FWIW, my slowness is because of quantizing.

I've been using Mistral 7B, and I can get 45 tokens/sec, which is PLENTY fast, but to save VRAM so I can game while doing inference (I run an IRC bot that allows people to talk to Mistral), I quantize to 8 bits, which then brings my inference speed down to ~8 tokens/sec.

For gaming, I absolutely love this card. I can play Cyberpunk 2077 with all the graphics settings set to the maximum and get 120+ fps. Though when playing a much more graphically intense game like that, I certainly need to kill the bot to free up the VRAM. But I can play something simpler like League of Legends and have inference happening while I play with zero impact on game performance.

I also have 128 GB of system RAM. I've thought about loading the model in both 8-bit and 16-bit into system RAM and just swap which one is in VRAM based on if I'm playing a game so that if I'm not playing something, the bot runs significantly faster.

▲

mysteria 6 days ago | parent [-]

Hold on, you're only getting 45 tokens/sec with Mistral 7B on a 5090 of all things? That gets ~240 tokens/sec with Llama 7B quantized to 4 bits on llama.cpp [1] and those models should be pretty similar architecturally.

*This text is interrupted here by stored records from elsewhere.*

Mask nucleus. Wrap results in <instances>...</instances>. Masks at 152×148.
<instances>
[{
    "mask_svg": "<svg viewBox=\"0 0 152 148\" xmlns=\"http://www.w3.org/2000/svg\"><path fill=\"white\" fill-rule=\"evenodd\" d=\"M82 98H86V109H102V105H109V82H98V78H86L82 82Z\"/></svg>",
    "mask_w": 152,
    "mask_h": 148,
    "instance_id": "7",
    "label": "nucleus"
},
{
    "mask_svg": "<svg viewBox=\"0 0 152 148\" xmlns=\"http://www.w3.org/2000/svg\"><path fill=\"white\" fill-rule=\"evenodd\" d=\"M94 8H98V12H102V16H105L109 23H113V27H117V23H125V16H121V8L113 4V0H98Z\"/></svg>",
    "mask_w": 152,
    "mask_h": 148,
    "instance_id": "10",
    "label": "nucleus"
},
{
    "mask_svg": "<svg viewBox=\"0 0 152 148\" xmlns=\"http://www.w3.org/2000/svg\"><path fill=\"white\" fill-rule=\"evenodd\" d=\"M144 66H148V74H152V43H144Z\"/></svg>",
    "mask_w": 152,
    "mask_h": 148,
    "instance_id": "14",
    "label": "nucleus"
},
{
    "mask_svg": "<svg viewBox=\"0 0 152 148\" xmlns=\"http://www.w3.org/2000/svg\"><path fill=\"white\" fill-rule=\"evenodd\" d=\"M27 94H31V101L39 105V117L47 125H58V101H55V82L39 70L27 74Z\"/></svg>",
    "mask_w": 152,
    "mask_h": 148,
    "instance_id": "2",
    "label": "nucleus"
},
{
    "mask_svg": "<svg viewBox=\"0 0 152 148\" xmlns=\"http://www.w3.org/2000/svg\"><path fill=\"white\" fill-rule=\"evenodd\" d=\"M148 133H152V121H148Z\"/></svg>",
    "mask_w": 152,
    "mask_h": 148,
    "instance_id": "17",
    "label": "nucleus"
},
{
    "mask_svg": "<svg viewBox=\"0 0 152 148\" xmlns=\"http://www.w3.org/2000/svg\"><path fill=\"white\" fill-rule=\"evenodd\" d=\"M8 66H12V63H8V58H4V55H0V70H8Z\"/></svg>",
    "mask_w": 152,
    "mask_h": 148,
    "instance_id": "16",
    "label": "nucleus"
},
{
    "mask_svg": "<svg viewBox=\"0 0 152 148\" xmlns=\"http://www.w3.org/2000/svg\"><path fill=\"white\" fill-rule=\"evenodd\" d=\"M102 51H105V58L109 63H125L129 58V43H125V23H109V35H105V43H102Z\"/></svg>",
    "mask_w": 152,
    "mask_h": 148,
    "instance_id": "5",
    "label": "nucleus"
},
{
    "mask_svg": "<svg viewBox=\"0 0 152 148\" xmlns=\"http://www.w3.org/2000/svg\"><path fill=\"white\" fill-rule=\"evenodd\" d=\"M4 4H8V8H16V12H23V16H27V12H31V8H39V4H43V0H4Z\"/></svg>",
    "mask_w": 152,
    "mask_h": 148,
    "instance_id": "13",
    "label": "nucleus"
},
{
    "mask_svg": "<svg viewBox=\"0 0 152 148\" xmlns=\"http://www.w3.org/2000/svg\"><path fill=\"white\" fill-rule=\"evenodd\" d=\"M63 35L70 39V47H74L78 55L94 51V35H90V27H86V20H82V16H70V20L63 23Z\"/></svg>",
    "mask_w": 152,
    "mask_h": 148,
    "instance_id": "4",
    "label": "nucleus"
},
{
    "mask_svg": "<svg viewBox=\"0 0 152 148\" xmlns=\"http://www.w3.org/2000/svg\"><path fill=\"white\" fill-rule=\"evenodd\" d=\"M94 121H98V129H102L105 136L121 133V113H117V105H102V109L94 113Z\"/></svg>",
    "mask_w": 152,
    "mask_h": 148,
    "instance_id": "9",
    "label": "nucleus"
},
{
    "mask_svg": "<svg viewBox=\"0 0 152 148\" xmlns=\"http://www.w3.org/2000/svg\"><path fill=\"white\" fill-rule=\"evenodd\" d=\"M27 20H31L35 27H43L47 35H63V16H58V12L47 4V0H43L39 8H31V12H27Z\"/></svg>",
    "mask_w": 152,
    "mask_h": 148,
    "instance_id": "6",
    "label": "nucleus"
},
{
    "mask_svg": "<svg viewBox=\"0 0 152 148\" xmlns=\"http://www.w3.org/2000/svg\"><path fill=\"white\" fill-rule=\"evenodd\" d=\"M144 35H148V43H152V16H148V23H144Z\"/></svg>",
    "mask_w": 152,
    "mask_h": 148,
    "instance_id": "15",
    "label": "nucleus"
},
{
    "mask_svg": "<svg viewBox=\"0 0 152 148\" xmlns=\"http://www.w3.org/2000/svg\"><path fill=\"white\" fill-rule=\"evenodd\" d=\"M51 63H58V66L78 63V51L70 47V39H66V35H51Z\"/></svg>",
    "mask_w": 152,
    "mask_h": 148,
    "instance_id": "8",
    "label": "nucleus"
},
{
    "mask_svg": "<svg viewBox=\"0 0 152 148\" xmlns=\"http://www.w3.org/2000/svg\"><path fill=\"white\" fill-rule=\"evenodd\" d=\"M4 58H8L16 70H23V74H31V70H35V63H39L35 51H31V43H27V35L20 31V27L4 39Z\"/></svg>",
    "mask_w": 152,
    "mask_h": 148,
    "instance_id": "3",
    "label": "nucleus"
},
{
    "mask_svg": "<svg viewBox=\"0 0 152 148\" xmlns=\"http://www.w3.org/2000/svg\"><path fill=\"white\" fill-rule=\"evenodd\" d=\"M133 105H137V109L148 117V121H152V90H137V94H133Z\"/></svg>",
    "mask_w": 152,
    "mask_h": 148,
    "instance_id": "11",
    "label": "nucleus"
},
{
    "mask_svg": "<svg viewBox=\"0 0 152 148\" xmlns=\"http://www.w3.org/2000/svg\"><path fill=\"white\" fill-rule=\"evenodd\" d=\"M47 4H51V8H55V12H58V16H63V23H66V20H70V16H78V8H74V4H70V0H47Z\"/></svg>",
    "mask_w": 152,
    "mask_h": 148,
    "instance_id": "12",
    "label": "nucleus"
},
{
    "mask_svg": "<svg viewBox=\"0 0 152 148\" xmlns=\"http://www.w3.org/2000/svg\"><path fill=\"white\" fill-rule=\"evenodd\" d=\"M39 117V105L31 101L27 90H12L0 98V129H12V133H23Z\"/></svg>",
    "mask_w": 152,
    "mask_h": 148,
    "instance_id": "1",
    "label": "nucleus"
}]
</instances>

I don't know exactly how the scaling works here but considering how LLM inference is memory bandwidth limited you should go beyond 100 tokens/sec with the same model and a 8 bit quantization.

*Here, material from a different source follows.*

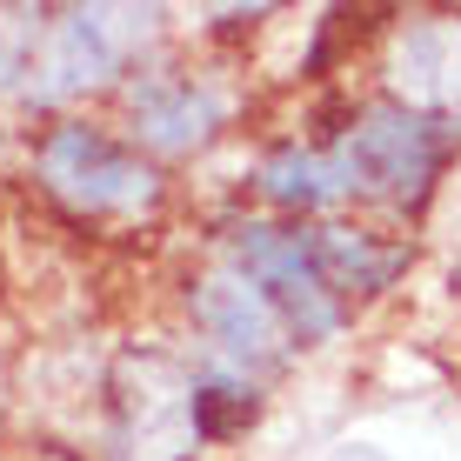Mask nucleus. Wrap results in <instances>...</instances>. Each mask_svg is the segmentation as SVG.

1. https://github.com/ggml-org/llama.cpp/discussions/15013

▲

Sohcahtoa82 6 days ago | parent [-]

My understanding is that quantizing lowers memory usage but increases compute usage because it still needs to convert the weights to fp16 on the fly at inference time.

Clearly I'm doing something wrong if it's a net loss in performance for me. I might have to look more into this.

	▲	mysteria 6 days ago \| parent [-]
		Yes it increases compute usage but your 5090 has a hell of a lot of compute and the decompression algorithms are pretty simple. Memory is the bottleneck here and unless you have a strange GPU which has lots of fast memory but very weak compute a quantized model should always run faster. If you're using llama.cpp run the benchmark in the link I posted earlier and see what you get; I think there's something like it for vllm as well.